──────── Information provided
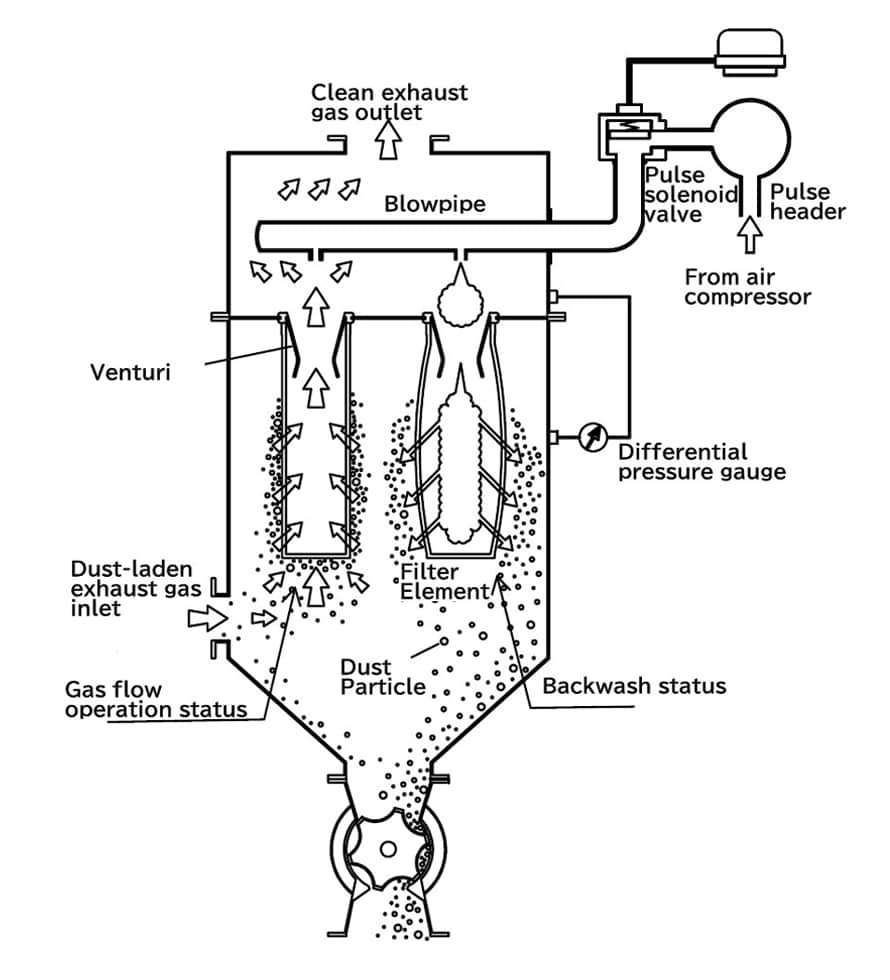 Clean exhaust gas outlet

Blowpipe

Pulse solenoid valve

Pulse header

From air compressor

Venturi

Differential pressure gauge

Dust-laden exhaust gas inlet

Filter Element

Dust Particle

Gas flow operation status

Backwash status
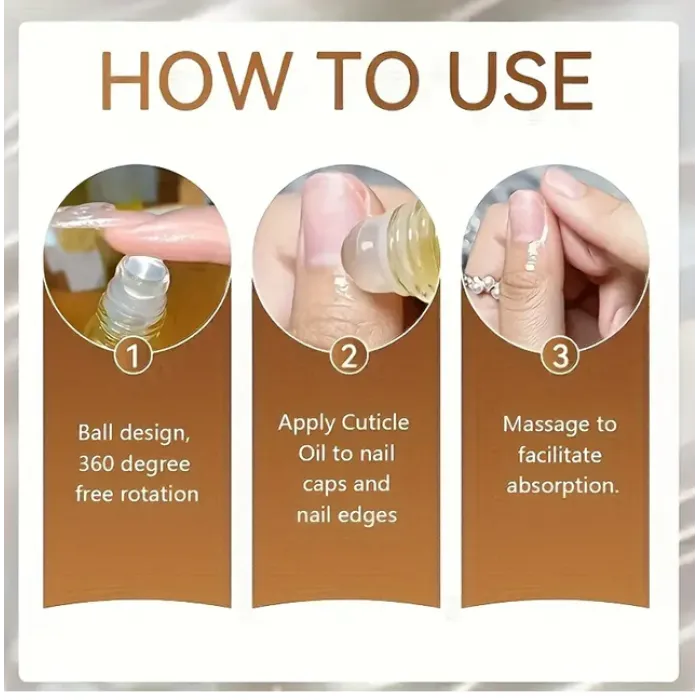 HOW TO USE

1

Ball design, 360 degree free rotation

2

Apply Cuticle Oil to nail caps and nail edges

3

Massage to facilitate absorption.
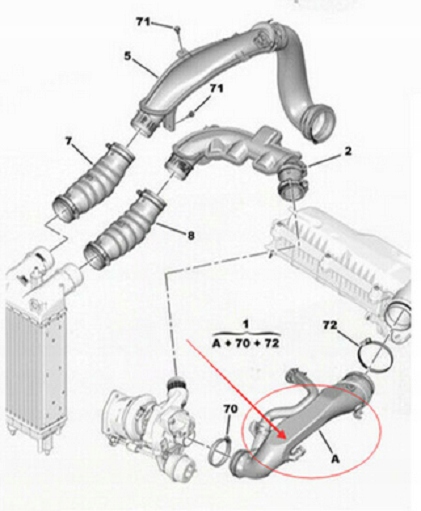 71
5
71
7
2
8
1
A + 70 + 72
72
70
A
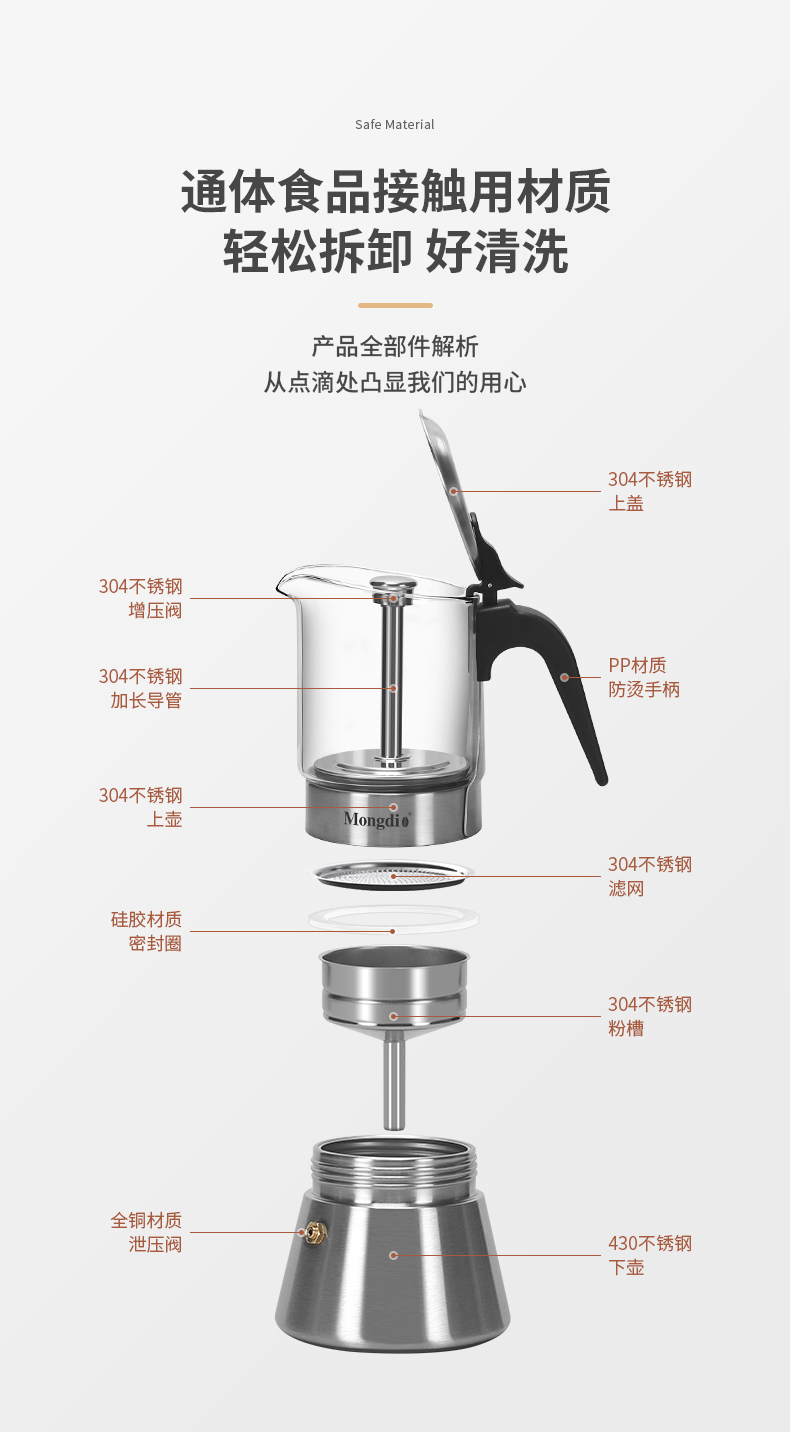 Safe Material

通体食品接触用材质
轻松拆卸 好清洗

产品全部件解析
从点滴处凸显我们的用心

304不锈钢
上盖

304不锈钢
增压阀

304不锈钢
加长导管

PP材质
防烫手柄

304不锈钢
上壶

Mongdio

304不锈钢
滤网

硅胶材质
密封圈

304不锈钢
粉槽

全铜材质
泄压阀

430不锈钢
下壶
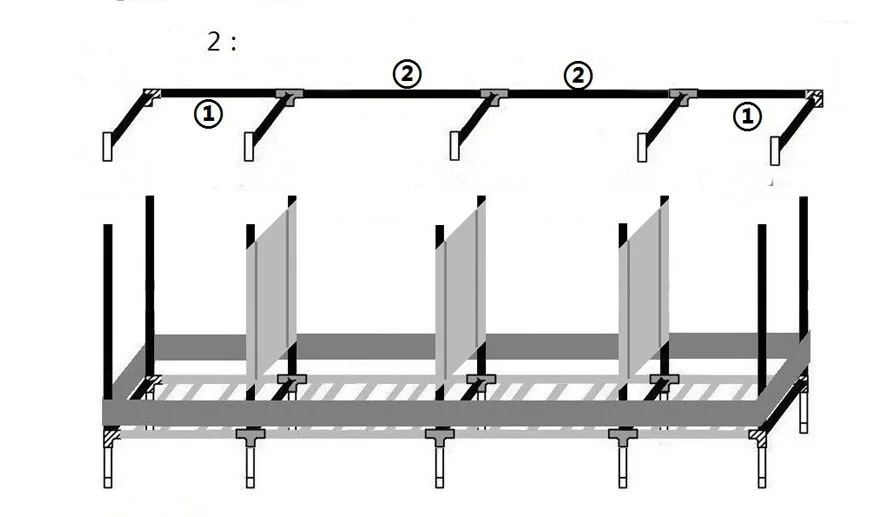 2 :

②

②

①

①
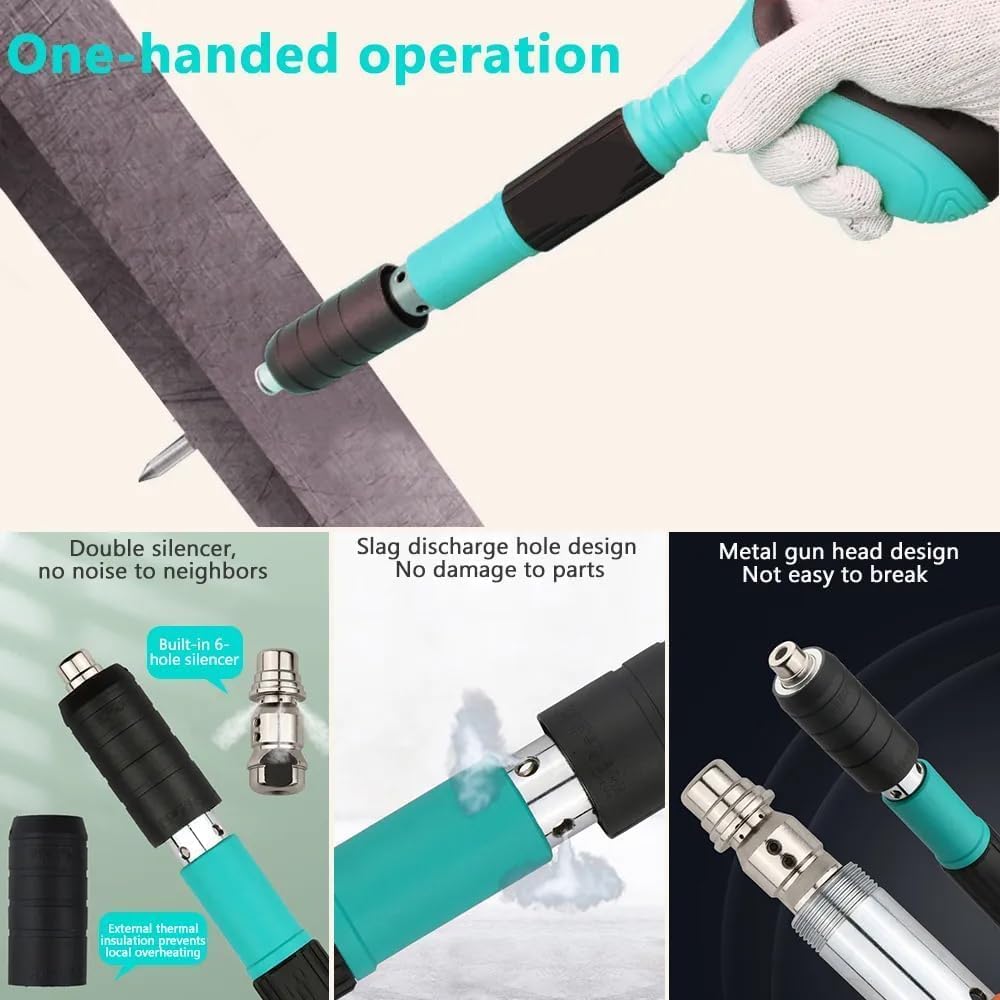 One-handed operation

Double silencer, no noise to neighbors

Built-in 6-hole silencer

External thermal insulation prevents local overheating

Slag discharge hole design
No damage to parts

Metal gun head design
Not easy to break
────────────────
## Task objective
Make a list of all lines in the data that contain "status".

## Task answer
Gas flow operation status
Backwash status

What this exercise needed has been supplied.